Start of Available data

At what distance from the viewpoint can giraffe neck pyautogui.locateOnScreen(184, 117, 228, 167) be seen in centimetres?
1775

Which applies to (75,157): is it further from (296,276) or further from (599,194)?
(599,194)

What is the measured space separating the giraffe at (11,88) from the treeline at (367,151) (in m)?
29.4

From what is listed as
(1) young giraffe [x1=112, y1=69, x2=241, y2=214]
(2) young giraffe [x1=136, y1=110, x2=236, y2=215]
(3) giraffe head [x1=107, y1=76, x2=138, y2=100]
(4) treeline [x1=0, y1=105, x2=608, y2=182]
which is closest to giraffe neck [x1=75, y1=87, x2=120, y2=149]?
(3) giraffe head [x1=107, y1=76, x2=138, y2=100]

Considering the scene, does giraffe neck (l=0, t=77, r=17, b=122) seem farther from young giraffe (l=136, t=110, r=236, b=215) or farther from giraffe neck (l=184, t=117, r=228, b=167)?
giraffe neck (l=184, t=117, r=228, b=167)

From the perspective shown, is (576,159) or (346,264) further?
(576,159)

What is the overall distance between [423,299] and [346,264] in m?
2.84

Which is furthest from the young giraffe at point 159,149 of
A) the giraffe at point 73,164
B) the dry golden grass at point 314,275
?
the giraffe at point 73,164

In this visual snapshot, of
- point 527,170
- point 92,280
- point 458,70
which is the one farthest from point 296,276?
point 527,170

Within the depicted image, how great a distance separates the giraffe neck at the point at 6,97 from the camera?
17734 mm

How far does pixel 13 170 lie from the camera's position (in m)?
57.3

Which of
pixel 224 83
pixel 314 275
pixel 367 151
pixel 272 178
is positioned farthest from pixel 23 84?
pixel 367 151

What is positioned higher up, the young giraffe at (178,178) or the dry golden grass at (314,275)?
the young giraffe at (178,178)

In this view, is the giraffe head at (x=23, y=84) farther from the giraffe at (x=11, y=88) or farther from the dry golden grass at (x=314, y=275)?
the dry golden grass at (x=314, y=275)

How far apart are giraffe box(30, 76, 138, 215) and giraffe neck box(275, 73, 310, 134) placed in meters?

End of Available data

## Work to complete
Revise all the entries above so that "treeline" becomes "tree line" wherever it occurs, leaving every other word unchanged.

## Correct answer
At what distance from the viewpoint can giraffe neck pyautogui.locateOnScreen(184, 117, 228, 167) be seen in centimetres?
1775

Which applies to (75,157): is it further from (296,276) or further from (599,194)?
(599,194)

What is the measured space separating the giraffe at (11,88) from the tree line at (367,151) (in m)?
29.4

From what is listed as
(1) young giraffe [x1=112, y1=69, x2=241, y2=214]
(2) young giraffe [x1=136, y1=110, x2=236, y2=215]
(3) giraffe head [x1=107, y1=76, x2=138, y2=100]
(4) tree line [x1=0, y1=105, x2=608, y2=182]
which is closest to giraffe neck [x1=75, y1=87, x2=120, y2=149]?
(3) giraffe head [x1=107, y1=76, x2=138, y2=100]

Considering the scene, does giraffe neck (l=0, t=77, r=17, b=122) seem farther from young giraffe (l=136, t=110, r=236, b=215) or farther from giraffe neck (l=184, t=117, r=228, b=167)?
giraffe neck (l=184, t=117, r=228, b=167)

From the perspective shown, is (576,159) or (346,264) further?
(576,159)

What is the overall distance between [423,299] and [346,264] in m?
2.84

Which is furthest from the young giraffe at point 159,149 of
A) the giraffe at point 73,164
B) the dry golden grass at point 314,275
?
the giraffe at point 73,164

In this visual snapshot, of
- point 527,170
- point 92,280
- point 458,70
which is the one farthest from point 296,276?
point 527,170

Within the depicted image, how great a distance separates the giraffe neck at the point at 6,97 from the camera?
17734 mm

How far does pixel 13 170 lie from the camera's position (in m)?
57.3

Which of
pixel 224 83
pixel 314 275
pixel 367 151
pixel 272 178
is positioned farthest from pixel 23 84?
pixel 367 151

What is positioned higher up, the young giraffe at (178,178) or the dry golden grass at (314,275)?
the young giraffe at (178,178)

In this view, is the giraffe head at (x=23, y=84) farther from the giraffe at (x=11, y=88) or farther from the dry golden grass at (x=314, y=275)?
the dry golden grass at (x=314, y=275)

How far apart are giraffe box(30, 76, 138, 215) and giraffe neck box(275, 73, 310, 134) placed in meters?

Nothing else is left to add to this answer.